La télévision a ses œuvres-chrysalides, qui muent si profondément d’une saison à l’autre qu’elles semblent avoir digéré leurs anciennes peaux pour en secréter de nouvelles. Industry est de celles-là. Construite sur la prémisse aussi alléchante que saugrenue que de jeunes recrues fraîchement diplômées pourraient survivre, voire prospérer, dans les tranchées d’une banque d’investissement londonienne sans y laisser leur âme, la série de Mickey Down et Konrad Kay a passé vingt-quatre épisodes à les désillusionner avec une patience de bourreau, avant de fermer définitivement les portes de leur employeur fictif et de jeter ses survivants dans le vide. Un vide que la quatrième saison comble non par une reconstitution de ce qui précédait, mais par une dilatation du propos qui révèle rétrospectivement que ce huis clos financier n’était qu’une entrée en matière. Le capitalisme, que la série avait jusqu’ici tenu à l’échelle d’un plateau de bureau et de ses guerres intestines, prend désormais la mesure de ce qu’il est réellement.
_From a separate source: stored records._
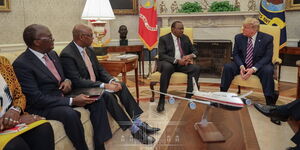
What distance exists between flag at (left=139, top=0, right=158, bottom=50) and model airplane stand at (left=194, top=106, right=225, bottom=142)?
12.4 feet

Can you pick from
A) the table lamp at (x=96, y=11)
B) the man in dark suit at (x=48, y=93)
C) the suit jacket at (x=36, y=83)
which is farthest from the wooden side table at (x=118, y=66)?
the suit jacket at (x=36, y=83)

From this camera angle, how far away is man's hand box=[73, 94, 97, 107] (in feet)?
7.27

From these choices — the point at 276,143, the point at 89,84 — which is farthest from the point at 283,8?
the point at 89,84

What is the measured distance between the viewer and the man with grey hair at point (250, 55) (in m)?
3.45

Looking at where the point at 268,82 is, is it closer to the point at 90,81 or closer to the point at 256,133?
the point at 256,133

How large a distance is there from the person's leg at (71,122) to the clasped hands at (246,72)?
2262 mm

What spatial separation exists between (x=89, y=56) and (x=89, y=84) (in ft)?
1.33

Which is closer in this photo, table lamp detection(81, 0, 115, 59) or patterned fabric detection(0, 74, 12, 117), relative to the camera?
patterned fabric detection(0, 74, 12, 117)

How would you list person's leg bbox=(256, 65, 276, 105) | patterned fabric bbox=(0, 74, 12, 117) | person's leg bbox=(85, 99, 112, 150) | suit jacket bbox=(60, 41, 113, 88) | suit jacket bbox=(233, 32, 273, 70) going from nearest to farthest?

Les showrunners l’étendent à la politique, au journalisme, aux réseaux sociaux, à la pornographie, non par désir d’exhaustivité, mais parce que ces milieux partagent une même mécanique souterraine, celle d’industries bâties sur la production de croyance plutôt que sur la solidité de ce qu’elles vendent. Industry le dit avec une franchise qui confine à la provocation : dans ce monde-là, la valeur d’une institution ne se mesure plus à ce qu’elle produit mais à sa capacité à générer de l’adhésion, à fabriquer autour d’elle un récit suffisamment convaincant pour que personne ne songe à en vérifier les fondations. « En Amérique, votre histoire commence quand vous commencez à la raconter », assène un personnage dans le feu d’une négociation, maxime qui se retourne progressivement en diagnostic clinique : la quatrième saison autopsie un monde où la conviction a supplanté la preuve. Et Down et Kay, anciens banquiers reconvertis en scénaristes, savent mieux que quiconque que le meilleur moyen de démontrer cela est encore de leur emprunter leurs méthodes.
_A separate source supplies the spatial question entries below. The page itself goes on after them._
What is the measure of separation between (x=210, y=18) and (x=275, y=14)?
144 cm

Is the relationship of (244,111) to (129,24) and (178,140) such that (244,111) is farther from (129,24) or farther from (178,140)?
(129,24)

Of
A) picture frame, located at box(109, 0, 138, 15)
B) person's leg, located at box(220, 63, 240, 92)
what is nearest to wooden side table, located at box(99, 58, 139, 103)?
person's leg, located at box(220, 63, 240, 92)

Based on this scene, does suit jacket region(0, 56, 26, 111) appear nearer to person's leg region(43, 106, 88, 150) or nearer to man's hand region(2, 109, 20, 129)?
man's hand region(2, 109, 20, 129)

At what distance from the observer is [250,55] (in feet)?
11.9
Ce mimétisme se traduit en premier lieu par une décision de mise en scène. Les showrunners se chargent eux-mêmes de réaliser la majorité des épisodes et leur caméra s’astreint aux règles du monde qu’elle filme, portée à l’épaule, comme soumise à la pression des marchés, toujours au bord de perdre l’équilibre. Le montage suit cette même logique d’emballement, tranchant, refusant toute respiration contemplative. La partition de Nathan Micay enfonce le clou, distillant sous des nappes électroniques une sourde putréfaction, relayée par des morceaux eighties préexistants qui rappellent que la gangrène que la série ausculte ne date pas d’hier : elle a un nom, une date de naissance, celle de la dérégulation des marchés, que les auteurs suivent à la trace depuis le premier épisode. C’est en grande partie par cette réalisation fébrile que le show échappe au destin de la simple héritière de Succession, dont il partage certes l’écosystème et la fascination pour les puissants qui se dévorent, mais dont il s’écarte en renonçant à la distance ironique. La comparaison, pourtant commode, bute sur un autre fait essentiel : Industry a façonné ses protagonistes du bas vers le haut – quand sa grande sœur ouvrait directement au sommet –, contraignant le spectateur à les regarder forger leur carapace couche après couche, à en connaître le prix exact et ce qu’elle dissimule. Down et Kay exploitent cette connaissance accumulée avec une cruauté non dissimulée, poussant chacun de leurs personnages au point précis où le blindage cède, où le passé trop longtemps comprimé remonte à la surface telle une sanction. La quatrième saison accentue le déplacement engagé plus tôt : ce ne sont plus seulement les carrières qui sont en péril, mais les psychés, les vies intimes, les corps de ces jeunes loups. Le système de déshumanisation progressive que la série reporte, dérivé d’un capitalisme omniprésent, atteint ici son paroxysme. Que le duo de scénaristes envisagent une cinquième saison atteste que le processus n’a pas encore livré toutes ses conséquences.